Researchers discovered that the 2023 Morocco earthquake was caused by movement deep below the Earth’s surface. In September 2023, the High Atlas Mountains in western Morocco experienced a magnitude 6.8 earthquake. This event, which caused widespread damage and loss of life in rural areas, may have been triggered by mantle upwelling.
On September 8, 2023, the earthquake struck western Morocco, resulting in significant destruction and numerous fatalities in the High Atlas Mountains. The previous major earthquake in Morocco occurred in 1960, leading to a long period of seismic inactivity that left the region underprepared for such a disaster.
Typically, most seismic activity in Morocco occurs near the Rif Mountains in the north, where the African and Eurasian plates converge. However, near the High Atlas Mountains, the plates converge at a much slower rate of about 1 millimeter per year. It’s believed that mantle upwelling beneath the High Atlas significantly contributes to the height of these mountains, which rise over 4,000 meters.

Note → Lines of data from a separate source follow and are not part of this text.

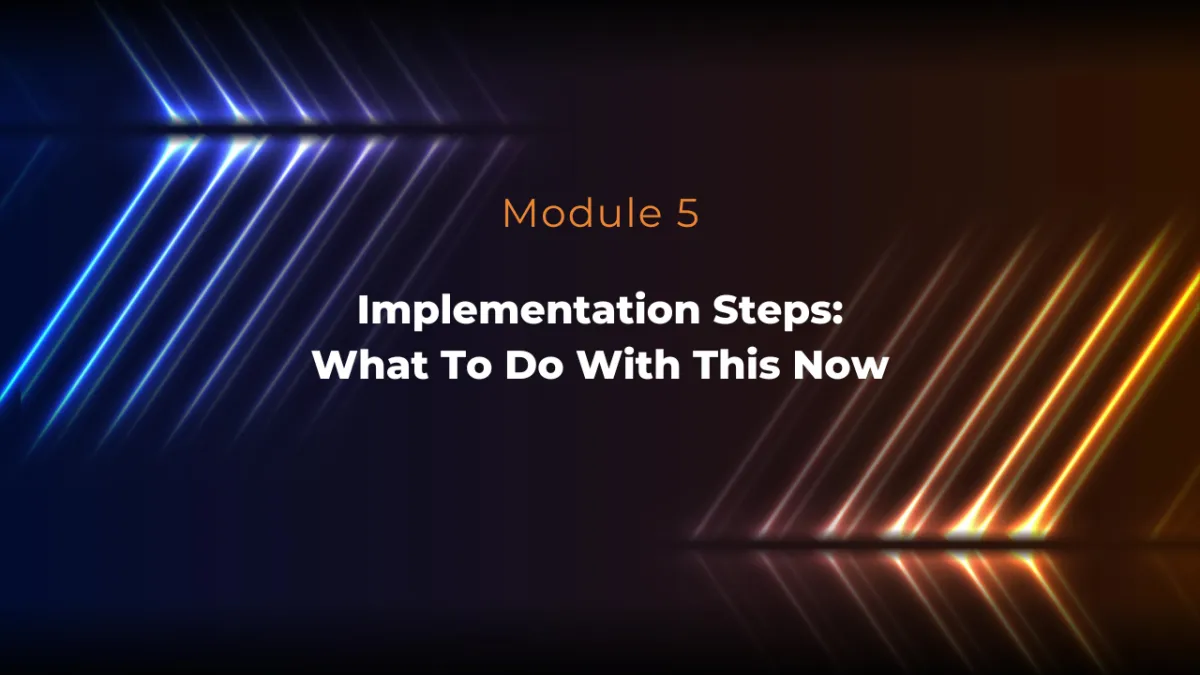 Module 5

Implementation Steps:
What To Do With This Now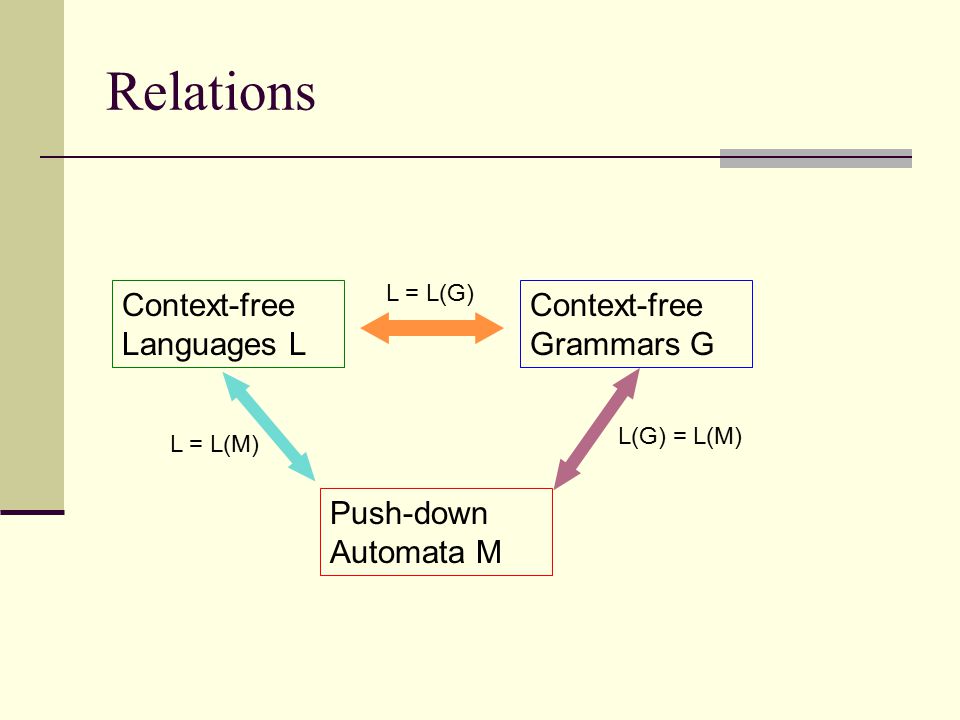 Relations

Context-free Languages L

L = L(G)

Context-free Grammars G

L = L(M)

L(G) = L(M)

Push-down Automata M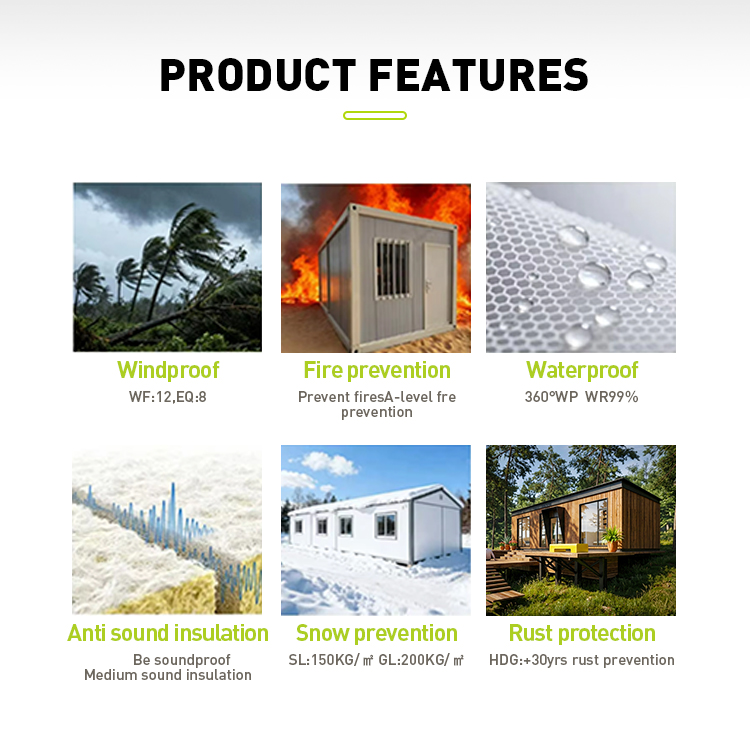 PRODUCT FEATURES

Windproof
WF:12,EQ:8

Fire prevention
Prevent firesA-level fre prevention

Waterproof
360°WP WR99%

Anti sound insulation
Be soundproof
Medium sound insulation

Snow prevention
SL:150KG/㎡ GL:200KG/㎡

Rust protection
HDG:+30yrs rust prevention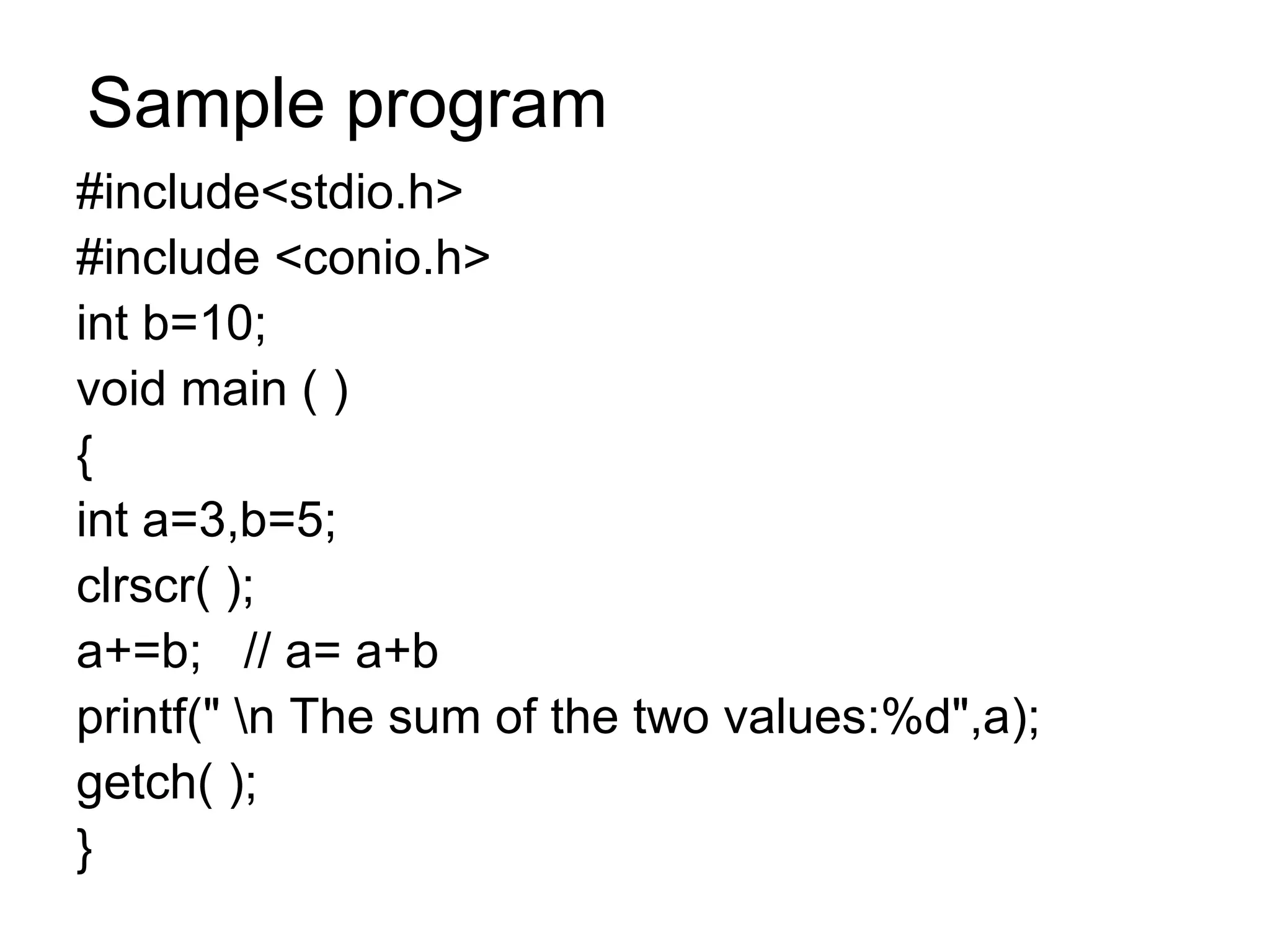 Sample program

#include<stdio.h>
#include <conio.h>
int b=10;
void main ( )
{
int a=3,b=5;
clrscr( );
a+=b;   // a= a+b
printf(" \n The sum of the two values:%d",a);
getch( );
}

By analyzing geodetic and seismic data, Huang et al. determined that the 2023 earthquake originated in the Tizi n’Test fault system, with a fault plane about 26 kilometers below the surface. The strongest effects of the rupture occurred at depths of 12-36 kilometers, causing displacement of the Moho, the boundary between the crust and the mantle at around 32 kilometers deep.
Due to the earthquake’s unusual depth and its distance from plate boundaries, researchers suggest that mantle upwelling, rather than surface faulting activity, triggered the quake. The findings indicate that seismic hazard models should include more data on deeper dynamics in intraplate regions, which are often overlooked in favor of plate boundary dynamics. This highlights the need for enhanced seismic monitoring in regions with slow deformation rates and complex fault structures, which can lead to infrequent but devastating earthquakes.